* **Work to complete**
Please return all lines from the records below that include the string "name".

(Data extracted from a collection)
·····

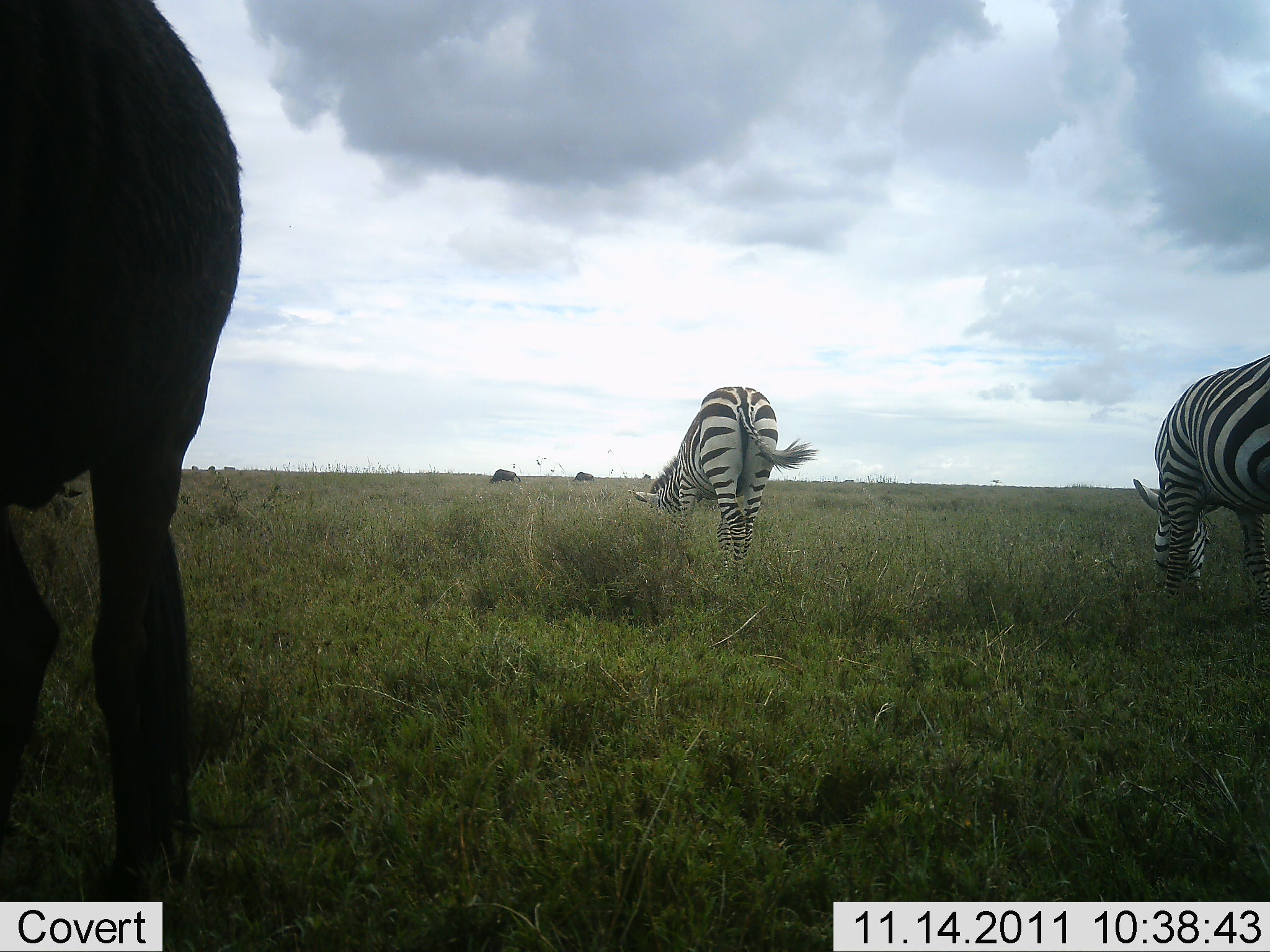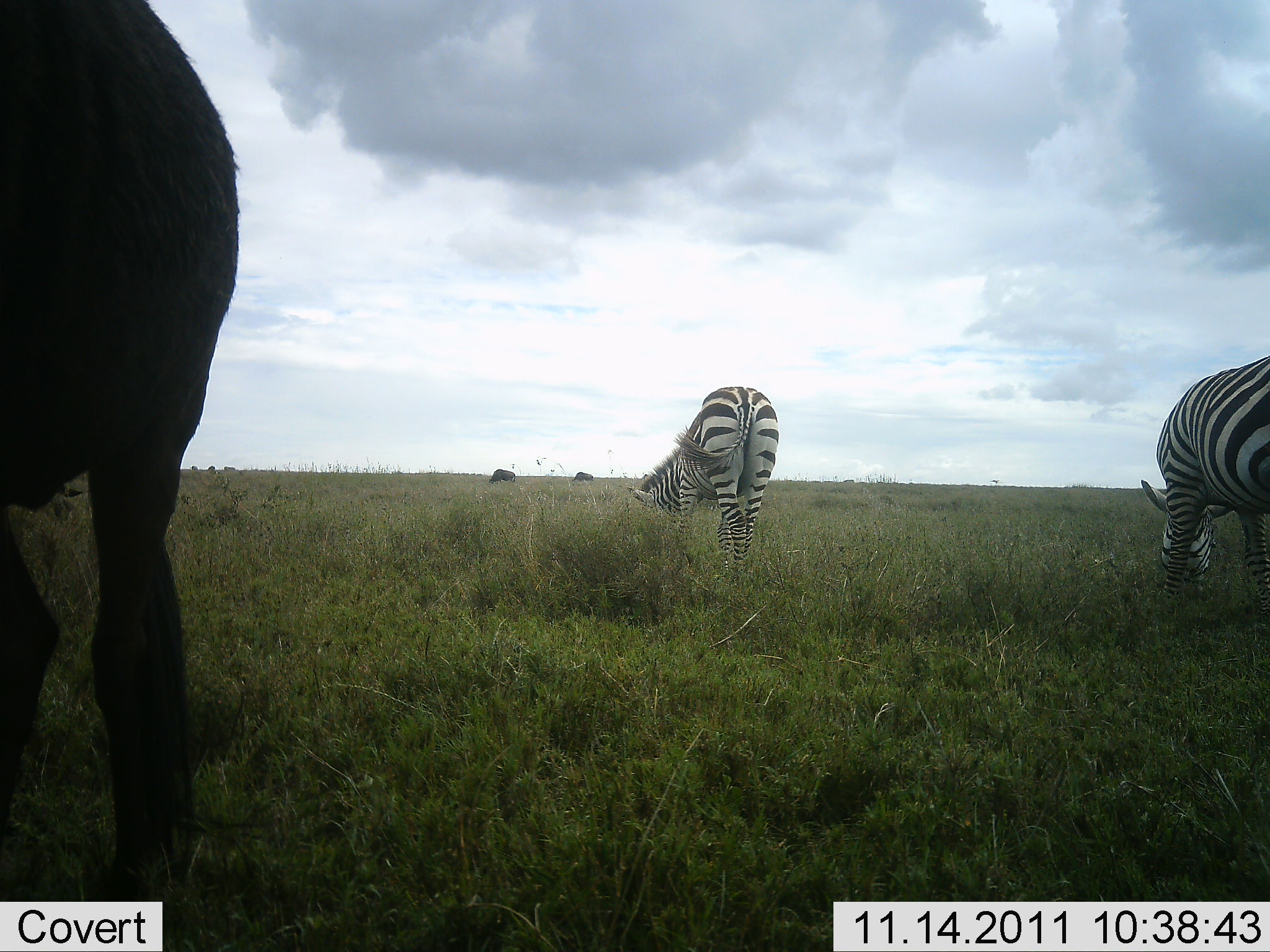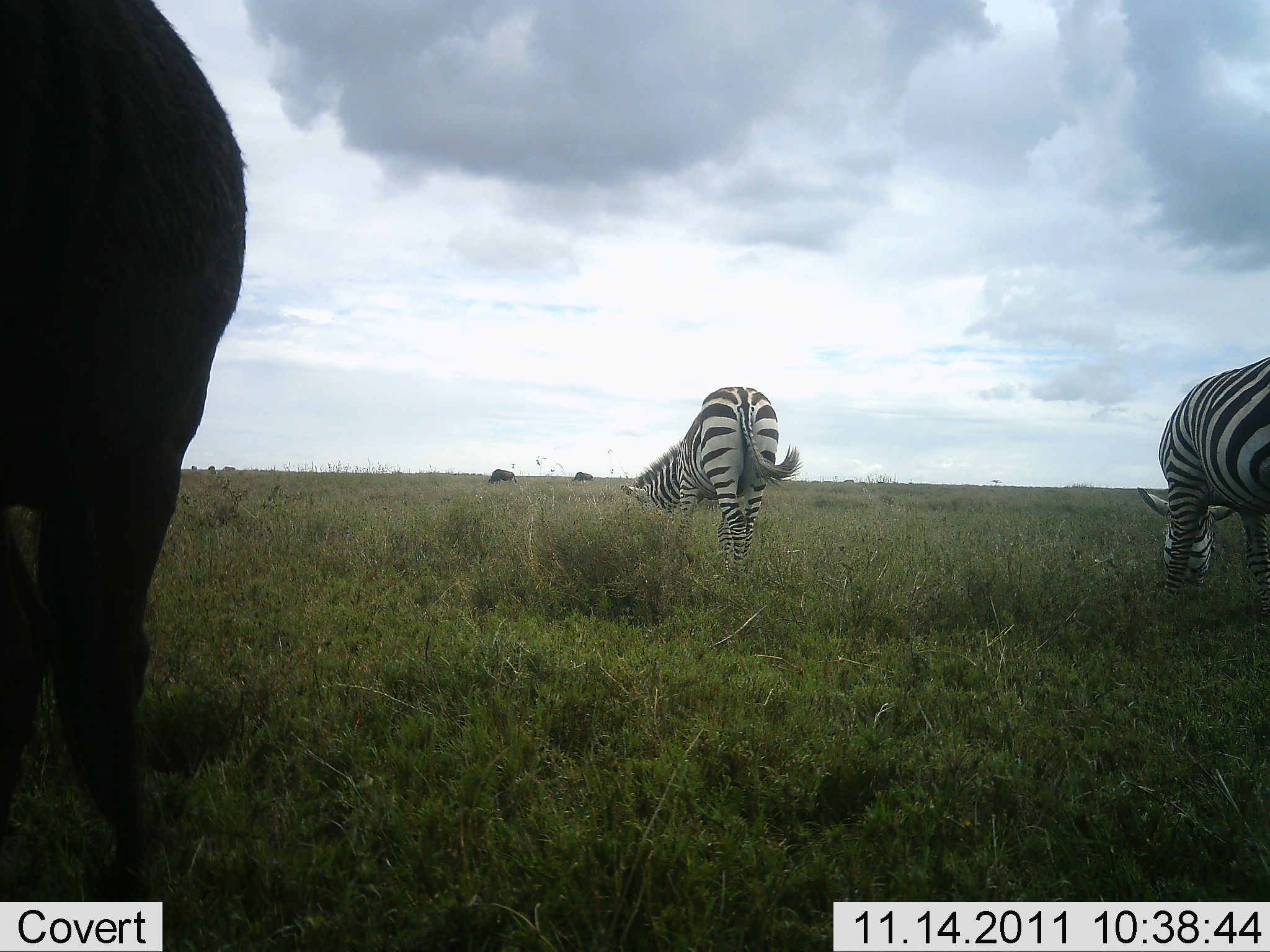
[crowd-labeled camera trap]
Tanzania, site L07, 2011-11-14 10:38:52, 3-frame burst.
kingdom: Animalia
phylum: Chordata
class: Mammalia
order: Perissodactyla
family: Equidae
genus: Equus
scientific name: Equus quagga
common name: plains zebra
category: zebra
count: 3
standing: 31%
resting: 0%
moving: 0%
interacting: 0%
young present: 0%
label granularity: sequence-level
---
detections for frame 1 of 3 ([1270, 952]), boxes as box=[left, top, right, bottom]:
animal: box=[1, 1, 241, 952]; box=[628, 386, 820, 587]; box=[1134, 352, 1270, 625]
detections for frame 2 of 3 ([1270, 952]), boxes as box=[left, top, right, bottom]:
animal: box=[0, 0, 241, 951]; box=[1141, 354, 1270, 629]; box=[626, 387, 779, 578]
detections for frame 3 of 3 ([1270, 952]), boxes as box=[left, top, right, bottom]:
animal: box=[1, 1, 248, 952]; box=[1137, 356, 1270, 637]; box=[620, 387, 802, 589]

·····

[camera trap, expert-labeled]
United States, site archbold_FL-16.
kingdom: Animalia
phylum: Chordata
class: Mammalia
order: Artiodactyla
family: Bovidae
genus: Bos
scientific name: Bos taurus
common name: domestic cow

·····

* **Task response**
scientific name: Equus quagga
common name: plains zebra
scientific name: Bos taurus
common name: domestic cow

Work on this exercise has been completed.